Stuttgart (dpa)Angesichts wachsender Besucherzahlen ringen Touristiker auch in deutschen Städten um Lösungen. "Wir sind dabei, das zu verlieren, was ich für das wichtigste Erfolgsmoment einer Stadt halte: unsere Authentizität", warnte Burkhard Kieker, Geschäftsführer von Visit Berlin, am Dienstag auf der Reisemesse CMT in Stuttgart. Er zitierte dabei den Schriftsteller Hans Magnus Enzensberger: "Der Tourist zerstört, was er sucht, wenn er es findet."

Vor allem die von Kreuzfahrtschiffen angesteuerten Städte stöhnen inzwischen unter den Touristenmassen. Venedig will versuchen, die Lage mit einem Eintrittsgeld für Tagesbesucher in den Griff zu kriegen. Amsterdam, Barcelona und Prag kämpfen mit ähnlichen Problemen.

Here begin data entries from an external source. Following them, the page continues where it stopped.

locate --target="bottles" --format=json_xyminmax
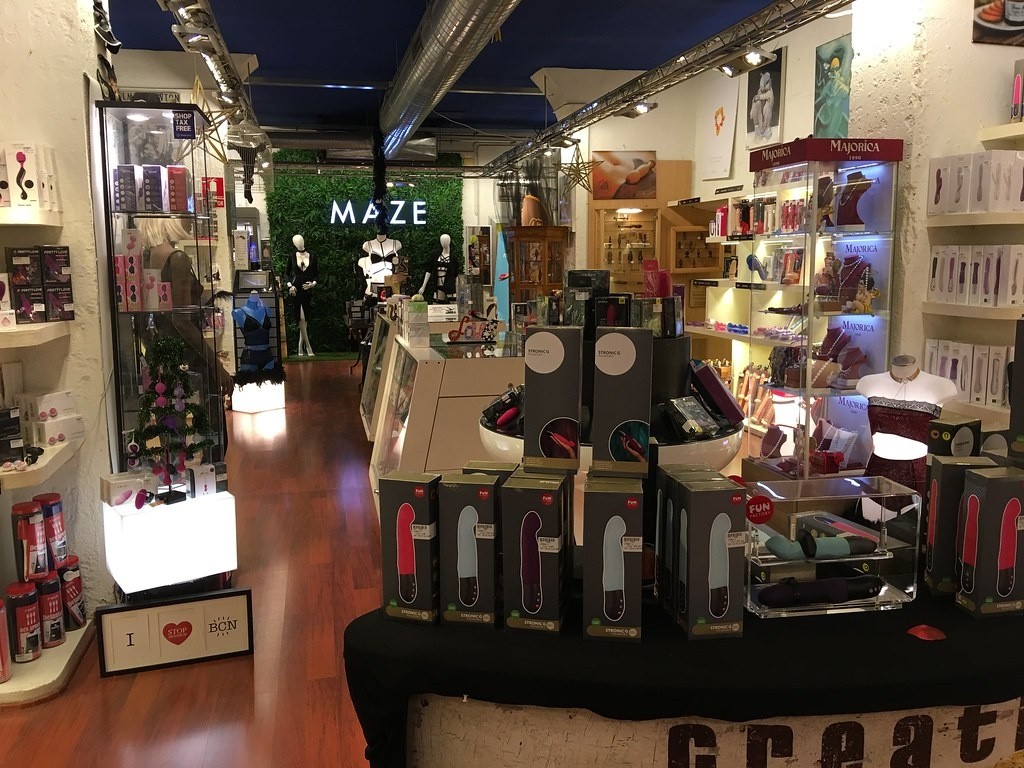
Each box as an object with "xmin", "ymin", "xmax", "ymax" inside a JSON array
[{"xmin": 0, "ymin": 492, "xmax": 87, "ymax": 684}]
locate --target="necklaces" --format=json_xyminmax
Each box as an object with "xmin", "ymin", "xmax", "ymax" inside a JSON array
[
  {"xmin": 820, "ymin": 330, "xmax": 845, "ymax": 356},
  {"xmin": 812, "ymin": 358, "xmax": 833, "ymax": 386},
  {"xmin": 838, "ymin": 256, "xmax": 864, "ymax": 296},
  {"xmin": 819, "ymin": 179, "xmax": 833, "ymax": 197},
  {"xmin": 760, "ymin": 430, "xmax": 783, "ymax": 459},
  {"xmin": 840, "ymin": 175, "xmax": 865, "ymax": 206},
  {"xmin": 840, "ymin": 353, "xmax": 863, "ymax": 372},
  {"xmin": 816, "ymin": 422, "xmax": 855, "ymax": 454}
]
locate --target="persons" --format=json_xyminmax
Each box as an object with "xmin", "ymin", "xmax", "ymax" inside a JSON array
[
  {"xmin": 419, "ymin": 234, "xmax": 458, "ymax": 305},
  {"xmin": 232, "ymin": 290, "xmax": 274, "ymax": 371},
  {"xmin": 285, "ymin": 235, "xmax": 318, "ymax": 357},
  {"xmin": 794, "ymin": 429, "xmax": 805, "ymax": 460},
  {"xmin": 849, "ymin": 277, "xmax": 875, "ymax": 313},
  {"xmin": 856, "ymin": 355, "xmax": 958, "ymax": 521},
  {"xmin": 135, "ymin": 214, "xmax": 234, "ymax": 466},
  {"xmin": 362, "ymin": 228, "xmax": 402, "ymax": 282}
]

Städte als Freilichtmuseen

"Solche Städte sind nichts anderes als ein Freilichtmuseum", sagt Vladimir Preveden, Partner von Roland Berger, der Deutschen Presse-Agentur. "Denn die Bewohner verlassen zunehmend die Stadt, die Innenstädte verwaisen, die Bausubstanz leidet." Ohne Eintrittsgelder lasse sich das nicht finanzieren. Das Beispiel Venedig werde Schule machen, glaubt Preveden, wenn auch noch nicht unbedingt in Deutschland. Die meisten deutschen Städte entwickeln demnach bereits eigene Strategien, um mit den Touristenströmen klarzukommen.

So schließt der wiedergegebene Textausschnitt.